The first single off Anthony's sophomore album, "Kinda Into You", came out on April 15, 2022. On August 5, 2022, she released the second single, "Stupid Girl", which the Alternative Press compared to the sounds of American singer-songwriters Olivia Rodrigo and Maggie Lindemann. Throughout 2022, she opened for Hey Violet's West Coast tour and Leah Kate's European tour, testing songs for her sophomore album. The latter tour coincided with the release of "Should've Known Better", the third single off her sophomore album. In January 2023, she released "Another Regret", the fourth single. Following the release of the fifth single, "Can't Hold Back", in March 2023, Anthony was featured in People magazine's list of emerging artists.

New Disaster, Anthony's sophomore album, came out on May 12, 2023, exactly five years after she sang at Pink's concert. In a review of the album, Out Now Magazine remarked that the album had "a lyrical depth and directness that you wouldn’t expect from a 17-year-old". Billboard included the album's title track in their top 10 songs of the week.

== Artistry ==
Anthony's first album, Real Life, had a contemporary pop sound. The release of "How Cute" in 2021 represented a venture into a more pop-rock sound. Her sophomore album, New Disaster, has largely been described as pop-punk with rock elements and noted for its high energy and angst.

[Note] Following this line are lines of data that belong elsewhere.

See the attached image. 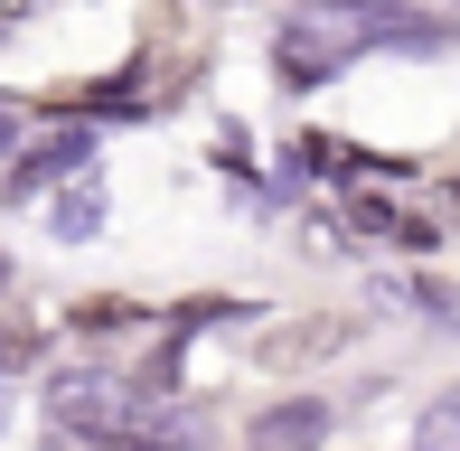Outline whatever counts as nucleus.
I'll return each mask as SVG.
<instances>
[{
	"instance_id": "1",
	"label": "nucleus",
	"mask_w": 460,
	"mask_h": 451,
	"mask_svg": "<svg viewBox=\"0 0 460 451\" xmlns=\"http://www.w3.org/2000/svg\"><path fill=\"white\" fill-rule=\"evenodd\" d=\"M38 404H48V423H57V433H75V442H113V433H132V423H141L132 376H122V367H94V358L48 367V376H38Z\"/></svg>"
},
{
	"instance_id": "2",
	"label": "nucleus",
	"mask_w": 460,
	"mask_h": 451,
	"mask_svg": "<svg viewBox=\"0 0 460 451\" xmlns=\"http://www.w3.org/2000/svg\"><path fill=\"white\" fill-rule=\"evenodd\" d=\"M94 170V122H48V132H29L19 141V160L0 170V198H48V189H66V179H85Z\"/></svg>"
},
{
	"instance_id": "3",
	"label": "nucleus",
	"mask_w": 460,
	"mask_h": 451,
	"mask_svg": "<svg viewBox=\"0 0 460 451\" xmlns=\"http://www.w3.org/2000/svg\"><path fill=\"white\" fill-rule=\"evenodd\" d=\"M329 423H339L329 395H282V404H263V414L244 423V451H320Z\"/></svg>"
},
{
	"instance_id": "4",
	"label": "nucleus",
	"mask_w": 460,
	"mask_h": 451,
	"mask_svg": "<svg viewBox=\"0 0 460 451\" xmlns=\"http://www.w3.org/2000/svg\"><path fill=\"white\" fill-rule=\"evenodd\" d=\"M48 235H57V244H94V235H103V170L66 179V189L48 198Z\"/></svg>"
},
{
	"instance_id": "5",
	"label": "nucleus",
	"mask_w": 460,
	"mask_h": 451,
	"mask_svg": "<svg viewBox=\"0 0 460 451\" xmlns=\"http://www.w3.org/2000/svg\"><path fill=\"white\" fill-rule=\"evenodd\" d=\"M329 348H348V320H310V330H273V339H263V358H273V367H310V358H329Z\"/></svg>"
},
{
	"instance_id": "6",
	"label": "nucleus",
	"mask_w": 460,
	"mask_h": 451,
	"mask_svg": "<svg viewBox=\"0 0 460 451\" xmlns=\"http://www.w3.org/2000/svg\"><path fill=\"white\" fill-rule=\"evenodd\" d=\"M217 320H244V301H226V292H188L160 330H179V339H198V330H217Z\"/></svg>"
},
{
	"instance_id": "7",
	"label": "nucleus",
	"mask_w": 460,
	"mask_h": 451,
	"mask_svg": "<svg viewBox=\"0 0 460 451\" xmlns=\"http://www.w3.org/2000/svg\"><path fill=\"white\" fill-rule=\"evenodd\" d=\"M413 451H460V395H432L413 423Z\"/></svg>"
},
{
	"instance_id": "8",
	"label": "nucleus",
	"mask_w": 460,
	"mask_h": 451,
	"mask_svg": "<svg viewBox=\"0 0 460 451\" xmlns=\"http://www.w3.org/2000/svg\"><path fill=\"white\" fill-rule=\"evenodd\" d=\"M348 226L376 244H404V208H385V198H348Z\"/></svg>"
},
{
	"instance_id": "9",
	"label": "nucleus",
	"mask_w": 460,
	"mask_h": 451,
	"mask_svg": "<svg viewBox=\"0 0 460 451\" xmlns=\"http://www.w3.org/2000/svg\"><path fill=\"white\" fill-rule=\"evenodd\" d=\"M404 301H413L423 320H460V282H432V273H413V282H404Z\"/></svg>"
},
{
	"instance_id": "10",
	"label": "nucleus",
	"mask_w": 460,
	"mask_h": 451,
	"mask_svg": "<svg viewBox=\"0 0 460 451\" xmlns=\"http://www.w3.org/2000/svg\"><path fill=\"white\" fill-rule=\"evenodd\" d=\"M132 301H122V292H94V301H75V330H132Z\"/></svg>"
},
{
	"instance_id": "11",
	"label": "nucleus",
	"mask_w": 460,
	"mask_h": 451,
	"mask_svg": "<svg viewBox=\"0 0 460 451\" xmlns=\"http://www.w3.org/2000/svg\"><path fill=\"white\" fill-rule=\"evenodd\" d=\"M19 141H29V122H19V104H10V94H0V170H10V160H19Z\"/></svg>"
},
{
	"instance_id": "12",
	"label": "nucleus",
	"mask_w": 460,
	"mask_h": 451,
	"mask_svg": "<svg viewBox=\"0 0 460 451\" xmlns=\"http://www.w3.org/2000/svg\"><path fill=\"white\" fill-rule=\"evenodd\" d=\"M432 217H442V235H451V226H460V170L442 179V189H432Z\"/></svg>"
},
{
	"instance_id": "13",
	"label": "nucleus",
	"mask_w": 460,
	"mask_h": 451,
	"mask_svg": "<svg viewBox=\"0 0 460 451\" xmlns=\"http://www.w3.org/2000/svg\"><path fill=\"white\" fill-rule=\"evenodd\" d=\"M0 367H10V330H0Z\"/></svg>"
}]
</instances>
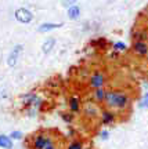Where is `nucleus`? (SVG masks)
Masks as SVG:
<instances>
[{"instance_id":"nucleus-1","label":"nucleus","mask_w":148,"mask_h":149,"mask_svg":"<svg viewBox=\"0 0 148 149\" xmlns=\"http://www.w3.org/2000/svg\"><path fill=\"white\" fill-rule=\"evenodd\" d=\"M132 104L133 98L129 93L121 90H108L107 98L104 101V108L115 112H123L132 107Z\"/></svg>"},{"instance_id":"nucleus-2","label":"nucleus","mask_w":148,"mask_h":149,"mask_svg":"<svg viewBox=\"0 0 148 149\" xmlns=\"http://www.w3.org/2000/svg\"><path fill=\"white\" fill-rule=\"evenodd\" d=\"M107 73L102 70H94L93 73L89 74V79H87V86H89L90 90H95V88H101V87H105L107 84Z\"/></svg>"},{"instance_id":"nucleus-3","label":"nucleus","mask_w":148,"mask_h":149,"mask_svg":"<svg viewBox=\"0 0 148 149\" xmlns=\"http://www.w3.org/2000/svg\"><path fill=\"white\" fill-rule=\"evenodd\" d=\"M101 109L102 108L95 104L94 101H86L83 105H82V113H83V117H86L87 120H95L100 117Z\"/></svg>"},{"instance_id":"nucleus-4","label":"nucleus","mask_w":148,"mask_h":149,"mask_svg":"<svg viewBox=\"0 0 148 149\" xmlns=\"http://www.w3.org/2000/svg\"><path fill=\"white\" fill-rule=\"evenodd\" d=\"M118 116H119L118 112L111 111L108 108H102L98 120H100L101 126H111V124H115L118 122Z\"/></svg>"},{"instance_id":"nucleus-5","label":"nucleus","mask_w":148,"mask_h":149,"mask_svg":"<svg viewBox=\"0 0 148 149\" xmlns=\"http://www.w3.org/2000/svg\"><path fill=\"white\" fill-rule=\"evenodd\" d=\"M47 138H48V133H46V131L35 133L31 137V149H43Z\"/></svg>"},{"instance_id":"nucleus-6","label":"nucleus","mask_w":148,"mask_h":149,"mask_svg":"<svg viewBox=\"0 0 148 149\" xmlns=\"http://www.w3.org/2000/svg\"><path fill=\"white\" fill-rule=\"evenodd\" d=\"M15 19L20 24H31L32 19H33V14L28 8L21 7V8L15 10Z\"/></svg>"},{"instance_id":"nucleus-7","label":"nucleus","mask_w":148,"mask_h":149,"mask_svg":"<svg viewBox=\"0 0 148 149\" xmlns=\"http://www.w3.org/2000/svg\"><path fill=\"white\" fill-rule=\"evenodd\" d=\"M133 53L138 57H147L148 55V43L141 40H134L132 44Z\"/></svg>"},{"instance_id":"nucleus-8","label":"nucleus","mask_w":148,"mask_h":149,"mask_svg":"<svg viewBox=\"0 0 148 149\" xmlns=\"http://www.w3.org/2000/svg\"><path fill=\"white\" fill-rule=\"evenodd\" d=\"M22 50H24V46L22 44H15V47L11 50L10 55H8V58H7V65L8 66H15L17 62H18V58H20V54L22 53Z\"/></svg>"},{"instance_id":"nucleus-9","label":"nucleus","mask_w":148,"mask_h":149,"mask_svg":"<svg viewBox=\"0 0 148 149\" xmlns=\"http://www.w3.org/2000/svg\"><path fill=\"white\" fill-rule=\"evenodd\" d=\"M107 93H108V90H107L105 87L91 90V101H94L98 105H104V101H105V98H107Z\"/></svg>"},{"instance_id":"nucleus-10","label":"nucleus","mask_w":148,"mask_h":149,"mask_svg":"<svg viewBox=\"0 0 148 149\" xmlns=\"http://www.w3.org/2000/svg\"><path fill=\"white\" fill-rule=\"evenodd\" d=\"M82 105H83V104H82L79 97L72 95L68 98V111L75 113V115H78V113L82 112Z\"/></svg>"},{"instance_id":"nucleus-11","label":"nucleus","mask_w":148,"mask_h":149,"mask_svg":"<svg viewBox=\"0 0 148 149\" xmlns=\"http://www.w3.org/2000/svg\"><path fill=\"white\" fill-rule=\"evenodd\" d=\"M62 25H64L62 22H60V24H55V22H43V24H40V25L37 26V32L39 33H48V32H51V31H54V29L61 28Z\"/></svg>"},{"instance_id":"nucleus-12","label":"nucleus","mask_w":148,"mask_h":149,"mask_svg":"<svg viewBox=\"0 0 148 149\" xmlns=\"http://www.w3.org/2000/svg\"><path fill=\"white\" fill-rule=\"evenodd\" d=\"M0 148H4V149H13L14 148V141L11 139L10 135L0 134Z\"/></svg>"},{"instance_id":"nucleus-13","label":"nucleus","mask_w":148,"mask_h":149,"mask_svg":"<svg viewBox=\"0 0 148 149\" xmlns=\"http://www.w3.org/2000/svg\"><path fill=\"white\" fill-rule=\"evenodd\" d=\"M54 46H55V39H54V37H48V39H46V40L43 42V44H42L43 54L51 53V50L54 48Z\"/></svg>"},{"instance_id":"nucleus-14","label":"nucleus","mask_w":148,"mask_h":149,"mask_svg":"<svg viewBox=\"0 0 148 149\" xmlns=\"http://www.w3.org/2000/svg\"><path fill=\"white\" fill-rule=\"evenodd\" d=\"M67 15H68V18L69 19H72V21H74V19H78V18L80 17V7L79 6H76V4L68 7Z\"/></svg>"},{"instance_id":"nucleus-15","label":"nucleus","mask_w":148,"mask_h":149,"mask_svg":"<svg viewBox=\"0 0 148 149\" xmlns=\"http://www.w3.org/2000/svg\"><path fill=\"white\" fill-rule=\"evenodd\" d=\"M85 148V142L82 139H78V138H74L71 139L68 144L64 146V149H83Z\"/></svg>"},{"instance_id":"nucleus-16","label":"nucleus","mask_w":148,"mask_h":149,"mask_svg":"<svg viewBox=\"0 0 148 149\" xmlns=\"http://www.w3.org/2000/svg\"><path fill=\"white\" fill-rule=\"evenodd\" d=\"M58 146H60L58 141L55 139V137H53V135L48 134V138H47V141H46V144H44V148L43 149H57Z\"/></svg>"},{"instance_id":"nucleus-17","label":"nucleus","mask_w":148,"mask_h":149,"mask_svg":"<svg viewBox=\"0 0 148 149\" xmlns=\"http://www.w3.org/2000/svg\"><path fill=\"white\" fill-rule=\"evenodd\" d=\"M60 116H61V119H62L67 124H72V123L75 122V116H76V115L68 111V112H61V113H60Z\"/></svg>"},{"instance_id":"nucleus-18","label":"nucleus","mask_w":148,"mask_h":149,"mask_svg":"<svg viewBox=\"0 0 148 149\" xmlns=\"http://www.w3.org/2000/svg\"><path fill=\"white\" fill-rule=\"evenodd\" d=\"M138 108H140V109H148V91L144 93V95L141 97V100L138 101Z\"/></svg>"},{"instance_id":"nucleus-19","label":"nucleus","mask_w":148,"mask_h":149,"mask_svg":"<svg viewBox=\"0 0 148 149\" xmlns=\"http://www.w3.org/2000/svg\"><path fill=\"white\" fill-rule=\"evenodd\" d=\"M8 135L11 137V139H13V141H20V139L24 138V133H22V131H20V130H14V131H11Z\"/></svg>"},{"instance_id":"nucleus-20","label":"nucleus","mask_w":148,"mask_h":149,"mask_svg":"<svg viewBox=\"0 0 148 149\" xmlns=\"http://www.w3.org/2000/svg\"><path fill=\"white\" fill-rule=\"evenodd\" d=\"M112 47H114V50H116V51H126L127 50L126 43H123V42H115L112 44Z\"/></svg>"},{"instance_id":"nucleus-21","label":"nucleus","mask_w":148,"mask_h":149,"mask_svg":"<svg viewBox=\"0 0 148 149\" xmlns=\"http://www.w3.org/2000/svg\"><path fill=\"white\" fill-rule=\"evenodd\" d=\"M98 135H100L101 139H104V141H107V139L109 138V131L107 130V128H102L100 133H98Z\"/></svg>"},{"instance_id":"nucleus-22","label":"nucleus","mask_w":148,"mask_h":149,"mask_svg":"<svg viewBox=\"0 0 148 149\" xmlns=\"http://www.w3.org/2000/svg\"><path fill=\"white\" fill-rule=\"evenodd\" d=\"M79 0H62V6L64 7H71V6L76 4Z\"/></svg>"},{"instance_id":"nucleus-23","label":"nucleus","mask_w":148,"mask_h":149,"mask_svg":"<svg viewBox=\"0 0 148 149\" xmlns=\"http://www.w3.org/2000/svg\"><path fill=\"white\" fill-rule=\"evenodd\" d=\"M83 149H93V148H91V146H86V145H85V148H83Z\"/></svg>"}]
</instances>
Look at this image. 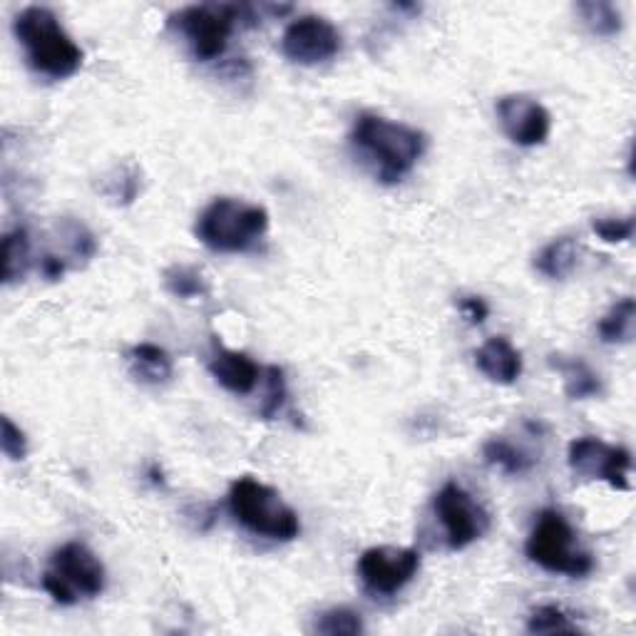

Anthony is involved in every step of the creative process, including conceptualizing and co-directing all her music videos. In an interview with SOCAN, she explained:It’s really important to me to see a song through the finish line, because I’m the only one who really knows what it’s about, and can get into the nuance of the way it would look if you made it into a picture, and if you made it into a video. And so, in the end, everything that I release, it has my name on it, and I want it to really be mine, and give as much input and vision that I can into it. And what’s even more important to me than that, is that I can really make sure that I get the most out of the story, the most out of the writing, and take it all the way to its full potential.